[[ Available data open ]]

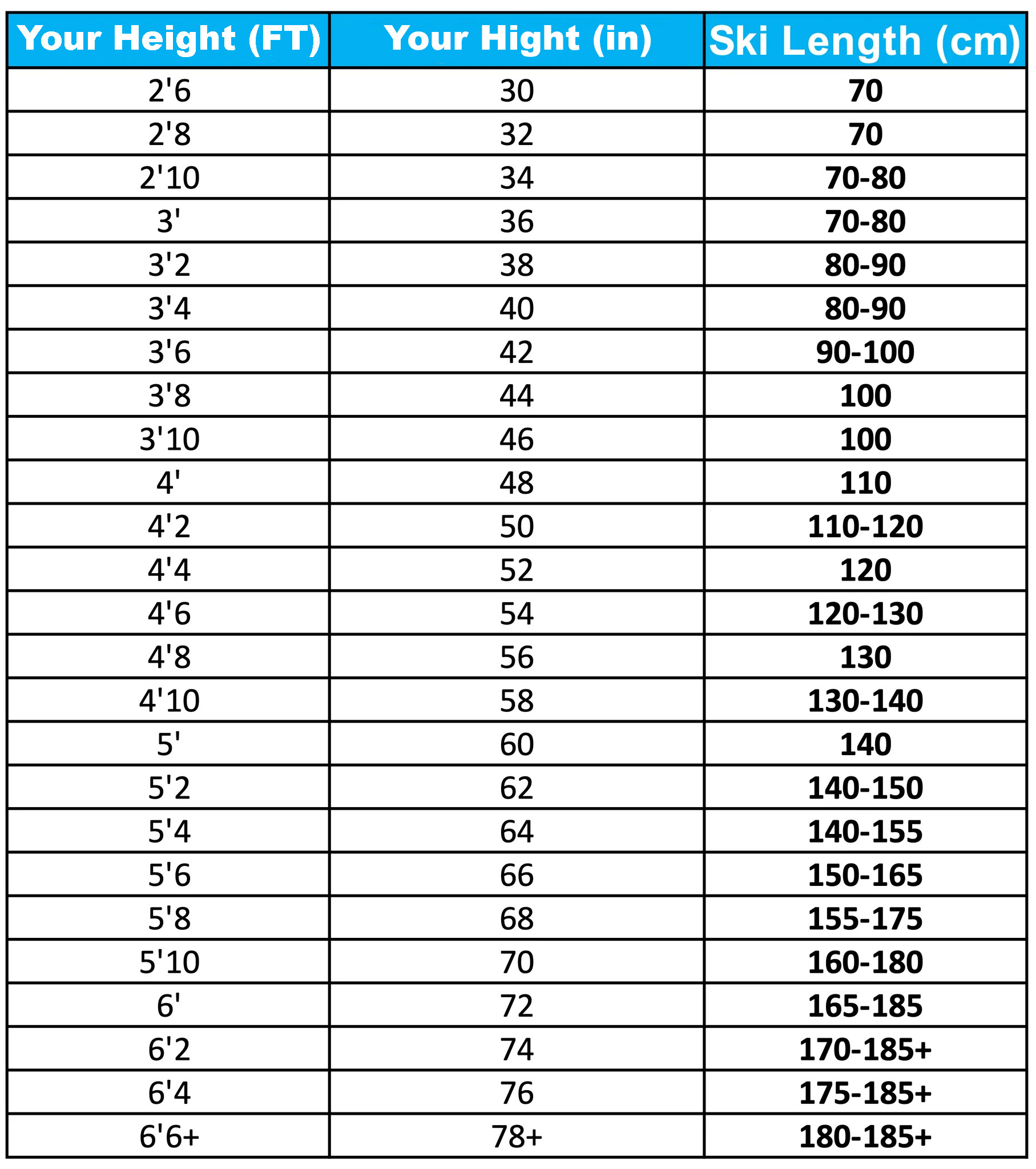 | Your Height (FT) | Your Hight (in) | Ski Length (cm) |
|---|---|---|
| 2'6 | 30 | 70 |
| 2'8 | 32 | 70 |
| 2'10 | 34 | 70-80 |
| 3' | 36 | 70-80 |
| 3'2 | 38 | 80-90 |
| 3'4 | 40 | 80-90 |
| 3'6 | 42 | 90-100 |
| 3'8 | 44 | 100 |
| 3'10 | 46 | 100 |
| 4' | 48 | 110 |
| 4'2 | 50 | 110-120 |
| 4'4 | 52 | 120 |
| 4'6 | 54 | 120-130 |
| 4'8 | 56 | 130 |
| 4'10 | 58 | 130-140 |
| 5' | 60 | 140 |
| 5'2 | 62 | 140-150 |
| 5'4 | 64 | 140-155 |
| 5'6 | 66 | 150-165 |
| 5'8 | 68 | 155-175 |
| 5'10 | 70 | 160-180 |
| 6' | 72 | 165-185 |
| 6'2 | 74 | 170-185+ |
| 6'4 | 76 | 175-185+ |
| 6'6+ | 78+ | 180-185+ |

[[ Available data closed ]]

**Work required:**
Copy the lines above exactly. Do not include pictures.

**Written response:**
 | Your Height (FT) | Your Hight (in) | Ski Length (cm) |
|---|---|---|
| 2'6 | 30 | 70 |
| 2'8 | 32 | 70 |
| 2'10 | 34 | 70-80 |
| 3' | 36 | 70-80 |
| 3'2 | 38 | 80-90 |
| 3'4 | 40 | 80-90 |
| 3'6 | 42 | 90-100 |
| 3'8 | 44 | 100 |
| 3'10 | 46 | 100 |
| 4' | 48 | 110 |
| 4'2 | 50 | 110-120 |
| 4'4 | 52 | 120 |
| 4'6 | 54 | 120-130 |
| 4'8 | 56 | 130 |
| 4'10 | 58 | 130-140 |
| 5' | 60 | 140 |
| 5'2 | 62 | 140-150 |
| 5'4 | 64 | 140-155 |
| 5'6 | 66 | 150-165 |
| 5'8 | 68 | 155-175 |
| 5'10 | 70 | 160-180 |
| 6' | 72 | 165-185 |
| 6'2 | 74 | 170-185+ |
| 6'4 | 76 | 175-185+ |
| 6'6+ | 78+ | 180-185+ |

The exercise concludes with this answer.